Macbett, c'est l'histoire de Macbett, qui se rend compte que Duncan le roi est un dictateur, et qui donc se rebelle et lui arrache le pouvoir, afin d'imposer sa dictature.
Macbeth, la pièce de Shakespeare dont s'inspire Ionesco pour cette œuvre, racontait la naissance d'une ambition, et donc fatalement d'un tyran. Mais le mythe est repris admirablement par Ionesco, le dépassant même selon moi.
Le fait est que chez lui, les personnages sont tournés en dérision, et paradoxalement le récit en devient plus fort. Le ridicule de leur quête de pouvoir est plus que palpable. Les personnages sont tous persuadés de pouvoir faire mieux que les autres, tout en agissant exactement pareil. Ils accusent tous les autres de conspirer contre eux, une scène après avoir initié leur plan de trahison. Ils s'insultent (et vous pourrez faire un joli réservoir d'insultes à ressortir : "vipère à corne", "acrochordus" et "débile psychosomatique" figurant parmi mes préférées), puis se mettent d'accord, pour mieux se poignarder dans le dos ensuite. Il y aura des morts. Quelques dizaines de milliers il me semble, mais le plus important est de recevoir un remerciement sincère (enfin peut-être) du souverain. Alors ils culpabiliseront parfois, voyant en hallucination leurs anciennes victimes, mais le destin fait son chemin, et ils chuteront avant d'avoir compris qu'ils ne l'ont en fait jamais en main.
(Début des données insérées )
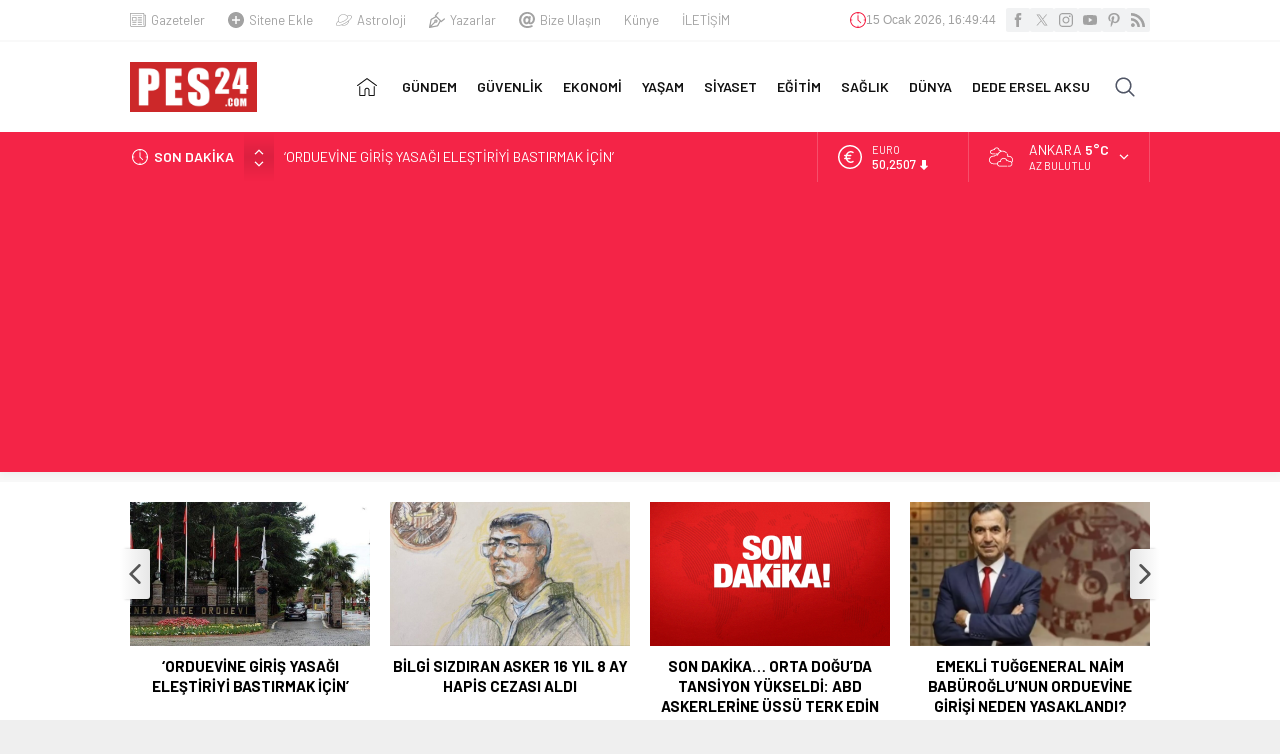

--- FILE ---
content_type: text/html; charset=UTF-8
request_url: https://www.pes24.com/wp-admin/admin-ajax.php
body_size: -282
content:
{"time":1768495782000}

--- FILE ---
content_type: text/html; charset=utf-8
request_url: https://www.google.com/recaptcha/api2/aframe
body_size: 270
content:
<!DOCTYPE HTML><html><head><meta http-equiv="content-type" content="text/html; charset=UTF-8"></head><body><script nonce="d6j3V9tDDIGEGQ5xt9H_Og">/** Anti-fraud and anti-abuse applications only. See google.com/recaptcha */ try{var clients={'sodar':'https://pagead2.googlesyndication.com/pagead/sodar?'};window.addEventListener("message",function(a){try{if(a.source===window.parent){var b=JSON.parse(a.data);var c=clients[b['id']];if(c){var d=document.createElement('img');d.src=c+b['params']+'&rc='+(localStorage.getItem("rc::a")?sessionStorage.getItem("rc::b"):"");window.document.body.appendChild(d);sessionStorage.setItem("rc::e",parseInt(sessionStorage.getItem("rc::e")||0)+1);localStorage.setItem("rc::h",'1768495783887');}}}catch(b){}});window.parent.postMessage("_grecaptcha_ready", "*");}catch(b){}</script></body></html>

--- FILE ---
content_type: application/javascript; charset=utf-8
request_url: https://fundingchoicesmessages.google.com/f/AGSKWxVWXiaxBX5kxmCERcnPVQ9VEL-FPw1MLdsIcmHFq0RnLZaa7oF0NQ_HG31vydYfMMQXEa8xrDmdOYGryNfXNROdgJVY08RGBsqeE0gowhhaxx_TgXR14IjV6JDuSaaxG291Y8C4cw==?fccs=W251bGwsbnVsbCxudWxsLG51bGwsbnVsbCxudWxsLFsxNzY4NDk1Nzg3LDIzNzAwMDAwMF0sbnVsbCxudWxsLG51bGwsW251bGwsWzcsMTksNiwxOCwxM10sbnVsbCxudWxsLG51bGwsbnVsbCxudWxsLG51bGwsbnVsbCxudWxsLG51bGwsMV0sImh0dHBzOi8vd3d3LnBlczI0LmNvbS9ndW5kZW0vZXNraS1nYXJuaXpvbi1rb211dGFuaS1lcmxlcmUtY2luc2VsLXNhbGRpcmktc3VjdW5kYW4teWVuaWRlbi1oYWtpbS1rYXJzaXNpbmRhLyIsbnVsbCxbWzgsIk05bGt6VWFaRHNnIl0sWzksImVuLVVTIl0sWzE5LCIyIl0sWzE3LCJbMF0iXSxbMjQsIiJdLFsyOSwiZmFsc2UiXSxbMjEsIltbW1s1LDEsWzBdXSxbMTc2ODQ5NTc4NCw4NzQ2NTAwMF0sWzEyMDk2MDBdXV1dIl1dXQ
body_size: 169
content:
if (typeof __googlefc.fcKernelManager.run === 'function') {"use strict";this.default_ContributorServingResponseClientJs=this.default_ContributorServingResponseClientJs||{};(function(_){var window=this;
try{
var np=function(a){this.A=_.t(a)};_.u(np,_.J);var op=function(a){this.A=_.t(a)};_.u(op,_.J);op.prototype.getWhitelistStatus=function(){return _.F(this,2)};var pp=function(a){this.A=_.t(a)};_.u(pp,_.J);var qp=_.Zc(pp),rp=function(a,b,c){this.B=a;this.j=_.A(b,np,1);this.l=_.A(b,_.Nk,3);this.F=_.A(b,op,4);a=this.B.location.hostname;this.D=_.Dg(this.j,2)&&_.O(this.j,2)!==""?_.O(this.j,2):a;a=new _.Og(_.Ok(this.l));this.C=new _.bh(_.q.document,this.D,a);this.console=null;this.o=new _.jp(this.B,c,a)};
rp.prototype.run=function(){if(_.O(this.j,3)){var a=this.C,b=_.O(this.j,3),c=_.dh(a),d=new _.Ug;b=_.fg(d,1,b);c=_.C(c,1,b);_.hh(a,c)}else _.eh(this.C,"FCNEC");_.lp(this.o,_.A(this.l,_.Ae,1),this.l.getDefaultConsentRevocationText(),this.l.getDefaultConsentRevocationCloseText(),this.l.getDefaultConsentRevocationAttestationText(),this.D);_.mp(this.o,_.F(this.F,1),this.F.getWhitelistStatus());var e;a=(e=this.B.googlefc)==null?void 0:e.__executeManualDeployment;a!==void 0&&typeof a==="function"&&_.Qo(this.o.G,
"manualDeploymentApi")};var sp=function(){};sp.prototype.run=function(a,b,c){var d;return _.v(function(e){d=qp(b);(new rp(a,d,c)).run();return e.return({})})};_.Rk(7,new sp);
}catch(e){_._DumpException(e)}
}).call(this,this.default_ContributorServingResponseClientJs);
// Google Inc.

//# sourceURL=/_/mss/boq-content-ads-contributor/_/js/k=boq-content-ads-contributor.ContributorServingResponseClientJs.en_US.M9lkzUaZDsg.es5.O/d=1/exm=ad_blocking_detection_executable,kernel_loader,loader_js_executable,monetization_cookie_state_migration_initialization_executable,optimization_state_updater_executable,web_monetization_wall_executable/ed=1/rs=AJlcJMzanTQvnnVdXXtZinnKRQ21NfsPog/m=cookie_refresh_executable
__googlefc.fcKernelManager.run('\x5b\x5b\x5b7,\x22\x5b\x5bnull,\\\x22pes24.com\\\x22,\\\x22AKsRol8E4yJ2rDRXGbwicnlFd04g9Pu9uXQkaLQ3Oil5pSIyWGja-m7NKTrkc_Qz3Cw7sRNu5LWIHCf3UTr2vkK8jqVv-Vxay4_wWG7OqiIlNv1OfGC7HvmqcDB1idLN8m_sUxkA7Vhms2AzhLZBeoEYDllCxLfApw\\\\u003d\\\\u003d\\\x22\x5d,null,\x5b\x5bnull,null,null,\\\x22https:\/\/fundingchoicesmessages.google.com\/f\/AGSKWxUr7UuQLxojf3nKrB5d7bgELudz1HvZFzHTo2rC81SeQu_MBPMIglMgLU_WyEbP0-zKalY-QKkYLB9Na1TEnnKKFgtZXf4H9ZDpE3QkHOqY4zb5047ybwRWU6xQxdVhQpQv86Kq2w\\\\u003d\\\\u003d\\\x22\x5d,null,null,\x5bnull,null,null,\\\x22https:\/\/fundingchoicesmessages.google.com\/el\/AGSKWxXIBHvn8HdGn9la4-LhqOM91A08rzTUJ3IGaZgfaAhSPH_EuUpK5SOta8c1SIy_XEoP8UKju_xTDyxrXk81ZaxyVwmn4BWY3jqN3mqqqBJoj6bPjMbIyuNM0Ihk7lsT81ys5O5PhQ\\\\u003d\\\\u003d\\\x22\x5d,null,\x5bnull,\x5b7,19,6,18,13\x5d,null,null,null,null,null,null,null,null,null,1\x5d\x5d,\x5b3,1\x5d\x5d\x22\x5d\x5d,\x5bnull,null,null,\x22https:\/\/fundingchoicesmessages.google.com\/f\/AGSKWxVvfAloPC10A8RekvwvzpkPXVj_61qhQJ-TqUa7Wlt6kp5woOCWTKfKyhTwwl96SU91Lu7XXp2S0ukJ1vRmjsV2enrAdgn2pKV7YULhhJGxsWyaqyoLVnFZEdzv8Du0WlsW2YFqiA\\u003d\\u003d\x22\x5d\x5d');}

--- FILE ---
content_type: application/javascript; charset=utf-8
request_url: https://fundingchoicesmessages.google.com/f/AGSKWxV2S9iwV9M39-IbygDQ1DePo1SQwJBT1cckRl3Z1s0v0MYDVEM8wYyouxOjpDMynk8Zn8magnLL2NzQ01zBmEz0LaYMGjQFJMmESN5bODg94vzlOYYwX8Rg0Th_da98QWdPtiwvh3On4Z2liGtDC0BNSKpyyfEvcB2Rtp8TB_rj6xfHZ4iWMWasZk-P/_/ad-layers./adsplay./cci-ads-/origin-ad-/AdsPlugin.
body_size: -1288
content:
window['56a75d8b-4ffc-472c-b577-ca850fbbac7a'] = true;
C'est là une grande force de cette pièce de théâtre ; le mélange entre des sujets graves, un aspect épique, horrifique parfois, et du comique un peu bêbête. Elle amène des réflexions intéressantes, sur le pouvoir notamment : tous les hommes ont-ils une ambition secrète de pouvoir au fond d'eux ? Tout roi (voire dirigeant en général) est-il destiné à devenir un cruel tyran ? Qui mérite le pouvoir ? Réflexions d'autant plus intéressantes à la lumière du contexte dans lequel est écrite la pièce, en 1972 en pleine guerre froide.
Macbett, c'est aussi une quête de sens, de vérité, que l'on ne trouve jamais réellement. Qui pourrait désigner à la fin les vainqueurs et les perdants de ce cirque ? On ne sait jamais qui conspire contre qui, qui tire vraiment les ficelles, qui a l'ascendant sur les autres. Lady Duncan ? Macbett ? Banco ? Duncan ? Les deux sorcières (qui sont-elles vraiment ?) ? Ou bien personne...
Je recommande donc TRÈS FORTEMENT Macbett d'Eugène Ionesco ; une pièce assez facile à lire, plutôt récente, poignante, et qui nous pousse autant à rire qu'à réfléchir.